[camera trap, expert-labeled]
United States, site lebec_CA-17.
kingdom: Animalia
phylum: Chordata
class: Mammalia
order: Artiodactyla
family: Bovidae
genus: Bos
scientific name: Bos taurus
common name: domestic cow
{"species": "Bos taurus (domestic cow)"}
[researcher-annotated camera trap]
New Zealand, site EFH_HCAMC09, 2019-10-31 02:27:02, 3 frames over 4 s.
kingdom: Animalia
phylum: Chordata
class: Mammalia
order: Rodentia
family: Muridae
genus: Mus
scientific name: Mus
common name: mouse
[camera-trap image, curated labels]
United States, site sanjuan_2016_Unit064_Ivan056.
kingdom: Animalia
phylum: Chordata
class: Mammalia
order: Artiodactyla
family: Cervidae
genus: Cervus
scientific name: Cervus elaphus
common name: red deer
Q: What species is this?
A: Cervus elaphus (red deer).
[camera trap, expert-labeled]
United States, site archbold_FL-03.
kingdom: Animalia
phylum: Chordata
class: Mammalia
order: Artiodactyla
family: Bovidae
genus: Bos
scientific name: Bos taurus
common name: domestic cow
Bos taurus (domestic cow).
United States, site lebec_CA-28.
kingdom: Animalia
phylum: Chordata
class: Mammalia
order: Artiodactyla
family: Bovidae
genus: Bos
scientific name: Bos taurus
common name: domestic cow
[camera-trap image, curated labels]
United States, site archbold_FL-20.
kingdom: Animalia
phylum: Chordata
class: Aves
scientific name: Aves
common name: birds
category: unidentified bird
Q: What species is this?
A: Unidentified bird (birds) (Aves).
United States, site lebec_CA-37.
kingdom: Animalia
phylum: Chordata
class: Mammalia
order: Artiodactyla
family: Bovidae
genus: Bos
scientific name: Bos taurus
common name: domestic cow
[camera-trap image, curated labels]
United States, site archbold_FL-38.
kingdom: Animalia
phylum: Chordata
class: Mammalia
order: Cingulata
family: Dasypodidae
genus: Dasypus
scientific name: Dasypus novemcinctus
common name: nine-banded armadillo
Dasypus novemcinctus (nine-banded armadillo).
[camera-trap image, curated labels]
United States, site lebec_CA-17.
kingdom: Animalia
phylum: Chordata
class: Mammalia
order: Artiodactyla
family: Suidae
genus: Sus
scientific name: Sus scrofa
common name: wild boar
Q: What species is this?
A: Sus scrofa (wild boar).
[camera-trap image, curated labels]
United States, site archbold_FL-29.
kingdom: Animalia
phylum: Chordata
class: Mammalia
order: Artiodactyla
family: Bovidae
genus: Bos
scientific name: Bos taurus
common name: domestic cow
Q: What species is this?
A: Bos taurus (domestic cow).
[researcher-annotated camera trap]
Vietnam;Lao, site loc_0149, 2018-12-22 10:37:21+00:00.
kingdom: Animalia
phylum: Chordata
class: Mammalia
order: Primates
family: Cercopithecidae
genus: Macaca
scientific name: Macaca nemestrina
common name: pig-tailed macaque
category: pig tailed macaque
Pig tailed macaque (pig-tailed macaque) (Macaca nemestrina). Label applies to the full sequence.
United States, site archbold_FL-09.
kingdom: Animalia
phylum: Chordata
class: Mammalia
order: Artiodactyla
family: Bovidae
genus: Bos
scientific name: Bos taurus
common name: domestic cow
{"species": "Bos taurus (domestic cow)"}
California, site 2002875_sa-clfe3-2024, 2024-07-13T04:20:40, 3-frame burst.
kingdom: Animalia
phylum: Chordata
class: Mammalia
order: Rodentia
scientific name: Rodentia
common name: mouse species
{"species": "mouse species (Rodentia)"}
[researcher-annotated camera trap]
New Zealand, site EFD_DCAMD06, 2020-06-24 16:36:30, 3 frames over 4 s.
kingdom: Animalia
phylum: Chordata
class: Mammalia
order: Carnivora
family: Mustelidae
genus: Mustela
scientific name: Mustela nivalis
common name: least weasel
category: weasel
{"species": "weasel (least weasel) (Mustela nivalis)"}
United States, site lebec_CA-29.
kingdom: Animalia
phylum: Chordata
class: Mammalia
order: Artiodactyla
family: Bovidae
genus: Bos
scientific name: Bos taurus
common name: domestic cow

__________

Task description ->
Reproduce, exactly, all the lines shown above.

Answer to this exercise ->
[camera trap, expert-labeled]
United States, site lebec_CA-17.
kingdom: Animalia
phylum: Chordata
class: Mammalia
order: Artiodactyla
family: Bovidae
genus: Bos
scientific name: Bos taurus
common name: domestic cow
{"species": "Bos taurus (domestic cow)"}
[researcher-annotated camera trap]
New Zealand, site EFH_HCAMC09, 2019-10-31 02:27:02, 3 frames over 4 s.
kingdom: Animalia
phylum: Chordata
class: Mammalia
order: Rodentia
family: Muridae
genus: Mus
scientific name: Mus
common name: mouse
[camera-trap image, curated labels]
United States, site sanjuan_2016_Unit064_Ivan056.
kingdom: Animalia
phylum: Chordata
class: Mammalia
order: Artiodactyla
family: Cervidae
genus: Cervus
scientific name: Cervus elaphus
common name: red deer
Q: What species is this?
A: Cervus elaphus (red deer).
[camera trap, expert-labeled]
United States, site archbold_FL-03.
kingdom: Animalia
phylum: Chordata
class: Mammalia
order: Artiodactyla
family: Bovidae
genus: Bos
scientific name: Bos taurus
common name: domestic cow
Bos taurus (domestic cow).
United States, site lebec_CA-28.
kingdom: Animalia
phylum: Chordata
class: Mammalia
order: Artiodactyla
family: Bovidae
genus: Bos
scientific name: Bos taurus
common name: domestic cow
[camera-trap image, curated labels]
United States, site archbold_FL-20.
kingdom: Animalia
phylum: Chordata
class: Aves
scientific name: Aves
common name: birds
category: unidentified bird
Q: What species is this?
A: Unidentified bird (birds) (Aves).
United States, site lebec_CA-37.
kingdom: Animalia
phylum: Chordata
class: Mammalia
order: Artiodactyla
family: Bovidae
genus: Bos
scientific name: Bos taurus
common name: domestic cow
[camera-trap image, curated labels]
United States, site archbold_FL-38.
kingdom: Animalia
phylum: Chordata
class: Mammalia
order: Cingulata
family: Dasypodidae
genus: Dasypus
scientific name: Dasypus novemcinctus
common name: nine-banded armadillo
Dasypus novemcinctus (nine-banded armadillo).
[camera-trap image, curated labels]
United States, site lebec_CA-17.
kingdom: Animalia
phylum: Chordata
class: Mammalia
order: Artiodactyla
family: Suidae
genus: Sus
scientific name: Sus scrofa
common name: wild boar
Q: What species is this?
A: Sus scrofa (wild boar).
[camera-trap image, curated labels]
United States, site archbold_FL-29.
kingdom: Animalia
phylum: Chordata
class: Mammalia
order: Artiodactyla
family: Bovidae
genus: Bos
scientific name: Bos taurus
common name: domestic cow
Q: What species is this?
A: Bos taurus (domestic cow).
[researcher-annotated camera trap]
Vietnam;Lao, site loc_0149, 2018-12-22 10:37:21+00:00.
kingdom: Animalia
phylum: Chordata
class: Mammalia
order: Primates
family: Cercopithecidae
genus: Macaca
scientific name: Macaca nemestrina
common name: pig-tailed macaque
category: pig tailed macaque
Pig tailed macaque (pig-tailed macaque) (Macaca nemestrina). Label applies to the full sequence.
United States, site archbold_FL-09.
kingdom: Animalia
phylum: Chordata
class: Mammalia
order: Artiodactyla
family: Bovidae
genus: Bos
scientific name: Bos taurus
common name: domestic cow
{"species": "Bos taurus (domestic cow)"}
California, site 2002875_sa-clfe3-2024, 2024-07-13T04:20:40, 3-frame burst.
kingdom: Animalia
phylum: Chordata
class: Mammalia
order: Rodentia
scientific name: Rodentia
common name: mouse species
{"species": "mouse species (Rodentia)"}
[researcher-annotated camera trap]
New Zealand, site EFD_DCAMD06, 2020-06-24 16:36:30, 3 frames over 4 s.
kingdom: Animalia
phylum: Chordata
class: Mammalia
order: Carnivora
family: Mustelidae
genus: Mustela
scientific name: Mustela nivalis
common name: least weasel
category: weasel
{"species": "weasel (least weasel) (Mustela nivalis)"}
United States, site lebec_CA-29.
kingdom: Animalia
phylum: Chordata
class: Mammalia
order: Artiodactyla
family: Bovidae
genus: Bos
scientific name: Bos taurus
common name: domestic cow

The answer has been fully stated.